Буняченко разгадал в этом коварный замысел противника. Дивизия, в составе которой было в то время 14 тысяч человек, с тяжелым оружием, артиллерией и большими обозами, главным образом на лошадиной тяге, заняла бы от двадцати до тридцати поездов. Разбросанная на несколько сот километров пути, разъединенная, она могла бы стать легкой добычей немцев. Тем более, что грузиться было предложено сначала штабам, а потом лишенным руководства строевым частям.
Буняченко отклонил это предложение и заявил, что дивизия пойдет походным порядком.
8-го утром она несколькими близ лежащими параллельными дорогами, вытянувшись на многие километры, но все время поддерживая связь между отдельными эшелонами, выступила в поход.
Направление на Коттбус было отклонением от намеченного руководством Движения плана действий. Основная масса вооруженных сил Движения находилась южнее, в Хорватии, Словении, Австрии. Там, в районе Граца был казачий корпус в составе 72 тысяч человек, западнее его группа Доманова в 20 тысяч человек, там же были отдельные формирования Семенова — 12 тысяч, Туркула и т. д. Казачьи части составляли в общей сложности 150 тысяч.

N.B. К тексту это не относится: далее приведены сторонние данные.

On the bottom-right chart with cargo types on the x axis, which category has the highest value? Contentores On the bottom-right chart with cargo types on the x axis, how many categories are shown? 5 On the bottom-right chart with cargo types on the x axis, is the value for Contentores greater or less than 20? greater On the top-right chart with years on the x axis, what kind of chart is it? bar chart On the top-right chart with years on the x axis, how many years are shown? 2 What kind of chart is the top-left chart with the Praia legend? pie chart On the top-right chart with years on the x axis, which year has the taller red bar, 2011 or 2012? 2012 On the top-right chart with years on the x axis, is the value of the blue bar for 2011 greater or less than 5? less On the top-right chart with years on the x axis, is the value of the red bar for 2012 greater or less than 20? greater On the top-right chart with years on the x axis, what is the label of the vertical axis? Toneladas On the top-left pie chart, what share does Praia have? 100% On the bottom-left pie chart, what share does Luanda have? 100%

Но представители казаков на последнем заседании Комитета выражали уверенность, что к моменту выступления число вооруженных казаков с входящими в их число не казачьими формированиями может быть поднято и до 300 тысяч.
Чем было вызвано распоряжение Власова идти именно в этом направлении, судить трудно. Было ли это уступкой немцам за возможность соединить остальные части на юге, было ли это продиктовано боязнью, чтобы преждевременно окончательным разрывом не сорвать всю акцию. Разрыв с немцами мог вызвать тогда вооруженное столкновение. Думал ли он уже тогда о так называемом пражском варианте, разыгравшемся два месяца спустя, трудно сказать. Но направление на Коттбус было уклонением от намеченного плана и одной из причин общей неудачи выступления.

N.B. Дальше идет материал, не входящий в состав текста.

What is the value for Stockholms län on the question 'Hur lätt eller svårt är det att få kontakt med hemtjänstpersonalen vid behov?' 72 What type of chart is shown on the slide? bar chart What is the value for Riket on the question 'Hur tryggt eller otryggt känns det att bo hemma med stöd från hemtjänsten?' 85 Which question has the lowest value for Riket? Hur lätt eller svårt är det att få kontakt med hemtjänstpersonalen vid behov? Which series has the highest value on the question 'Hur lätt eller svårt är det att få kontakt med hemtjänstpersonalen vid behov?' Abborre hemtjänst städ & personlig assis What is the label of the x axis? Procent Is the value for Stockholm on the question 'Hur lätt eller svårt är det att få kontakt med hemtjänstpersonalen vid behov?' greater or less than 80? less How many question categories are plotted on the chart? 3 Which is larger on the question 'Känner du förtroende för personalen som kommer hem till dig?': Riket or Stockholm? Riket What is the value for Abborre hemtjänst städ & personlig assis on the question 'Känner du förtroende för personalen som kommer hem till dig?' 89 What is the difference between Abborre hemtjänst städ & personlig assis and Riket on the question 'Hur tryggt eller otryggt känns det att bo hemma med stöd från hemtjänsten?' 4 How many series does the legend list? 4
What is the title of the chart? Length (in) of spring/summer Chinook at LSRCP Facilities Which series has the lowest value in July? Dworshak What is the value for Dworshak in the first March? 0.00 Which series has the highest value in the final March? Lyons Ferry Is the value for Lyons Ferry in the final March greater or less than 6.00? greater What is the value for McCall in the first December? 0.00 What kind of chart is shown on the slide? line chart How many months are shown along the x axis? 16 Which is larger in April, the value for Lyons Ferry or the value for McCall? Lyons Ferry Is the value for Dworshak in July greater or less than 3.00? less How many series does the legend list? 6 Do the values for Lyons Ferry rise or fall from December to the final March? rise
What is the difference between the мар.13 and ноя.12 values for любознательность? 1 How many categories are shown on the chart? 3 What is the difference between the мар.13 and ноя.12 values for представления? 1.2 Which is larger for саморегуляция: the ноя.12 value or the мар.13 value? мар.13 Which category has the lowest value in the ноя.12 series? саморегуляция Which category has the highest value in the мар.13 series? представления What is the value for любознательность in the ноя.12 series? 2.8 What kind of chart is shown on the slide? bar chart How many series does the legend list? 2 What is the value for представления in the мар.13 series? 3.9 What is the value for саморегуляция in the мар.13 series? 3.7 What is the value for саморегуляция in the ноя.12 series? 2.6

Севернее намеченного пути первой дивизии были только разбросанные по всей Германии отдельные батальоны, правда с внушительной цифрой в 800 тысяч человек, но не имевшие друг с другом связи и не объединенные общим командованием.
Вторая дивизия, формировавшаяся тоже около Мюнзингена, насчитывала в своих рядах 25 тысяч человек. Эта дивизия, запасная бригада, офицерская школа вышли вскоре после выхода первой дивизии в направлении главного скопления частей Движения. Эта группа получила маршрут с конечной целью в Лиенце в Австрии.
На второй день пути дивизии органы разведки армии обнаружили оригинальное явление — к месту прохождения эшелонов стали стягиваться немецкие части и с одной, и с другой стороны. Дивизия шла как бы по коридору, правда, довольно широкому, не соприкасаясь с немецкими частями. Но это было показателем, что отношение «не мир и не война» меняется в сторону войны.
В маленьких масштабах война уже началась — были получены сведения, что немцы разоружают русские батальоны, стремившиеся на соединение с остальными силами. Это часто сопровождалось вооруженными столкновениями и маленькими боями.
В меньших масштабах война велась и по пути первой дивизии.
Офицеры дивизии по всей линии своего пути контролировали лагеря русских рабочих. После объявления Манифеста в некоторых из них положение улучшилось, в других осталось по-старому, а в третьих отмечено было даже ухудшение. Молодые офицеры при этих осмотрах не всегда оставались в рамках классической дипломатии, и закон о неприкосновенности личности нарушался ими не раз. Все это с немецкой стороны вызывало соответствующую реакцию.
Миллионы русских людей с надеждой следили за каждым шагом дивизии. Со всех концов Германии к предполагаемому пути ее следования спешили одиночками и небольшими группами добровольцы. Это были рабочие и военнопленные, каким-то чудом бежавшие из своих лагерей. Командование не имело возможности принимать пока никого. Но даже и в этих условиях состав дивизии с 14 тысяч человек, вышедших из Мюнзингена, скоро вырос до 19-ти, а потом до 22 тысяч.
Солдаты шли бодро. Шли по чуждому, враждебному миру, с трудом заглушая ненависть к нему. Где-то по сторонам дороги, дальше чем могли контролировать летучие отряды дивизии, в лагерях военнопленных и рабочих командах томились братья. У каждого из шедших были за спиной иногда месяцы, иногда годы лишений, оскорблений и издевательств. Крепче сжимали зубы, старались об это мне думать. То, к чему шли вперед, было слишком светлым, слишком ослепительным, чтобы оглядываться назад. Кругом агонизировала Германия. Начинал разваливаться тыл, трещал фронт. Это радовало. Наконец-то разжималась рука, душившая три года русскую свободу.